Eminent Victorians is a landmark book not only because it punctured many of the pretensions and conceit of the Victorian Era, but because it signaled a new trend in the writing of biography, the influence of which is still discernible today.
Author Biography
Lytton Strachey was born on March 1, 1880, in Clapham, London, the eleventh of thirteen children born to an upper-middle class family. Strachey was educated in private schools and by tutors until he attended Trinity College, Cambridge in 1899. At Cambridge, he became a member of a group called The Apostles which included the novelist E. M. Forster and literary critic Leonard Woolf. The Apostles rejected conventional morality and cultivated the pleasures of the senses and the aesthetic appreciation of art. In this group, Strachey was able to give expression to his homosexuality.

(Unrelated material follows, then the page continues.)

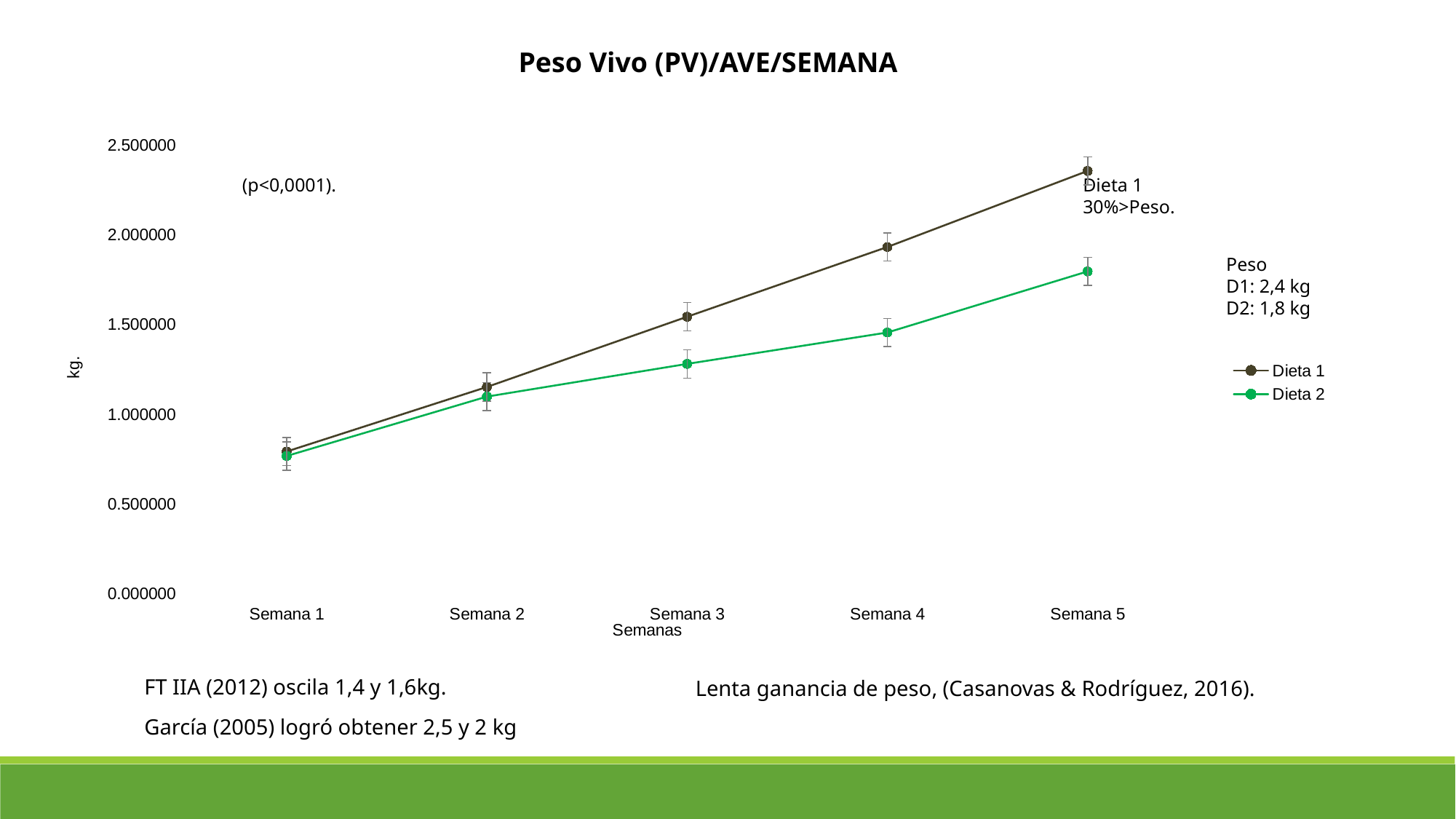
What kind of chart is shown on the slide? line chart At Semana 4, which series has the larger value, Dieta 1 or Dieta 2? Dieta 1 In which week is the value for Dieta 1 highest? Semana 5 How many weeks (categories) are plotted along the x axis? 5 What is the title of the chart? Peso Vivo (PV)/AVE/SEMANA Is the value for Dieta 1 at Semana 5 greater or less than 2.000000? greater In which week is the value for Dieta 2 lowest? Semana 1 Do the values for Dieta 1 rise or fall from Semana 1 to Semana 5? rise How many series does the legend list? 2 At Semana 5, which series has the larger value, Dieta 1 or Dieta 2? Dieta 1 Is the value for Dieta 2 at Semana 3 greater or less than 1.500000? less Is the value for Dieta 1 at Semana 1 greater or less than 1.000000? less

Strachey obtained a degree in History from Trinity College in 1903, although the following year he failed to win the fellowship he desired when his dissertation on the British statesman Warren Hastings was rejected. Strachey then returned to London where he became part of the Bloomsbury Group, a group of unconventional intellectuals that included Virginia Woolf and her husband Leonard.
Strachey began writing literary criticism and essays for a variety of journals, and in 1907 became a reviewer for the Spectator. In 1912, he published his first book, Landmarks in French Literature, and first conceived the idea for Eminent Victorians, which at the time he called Victorian Silhouettes.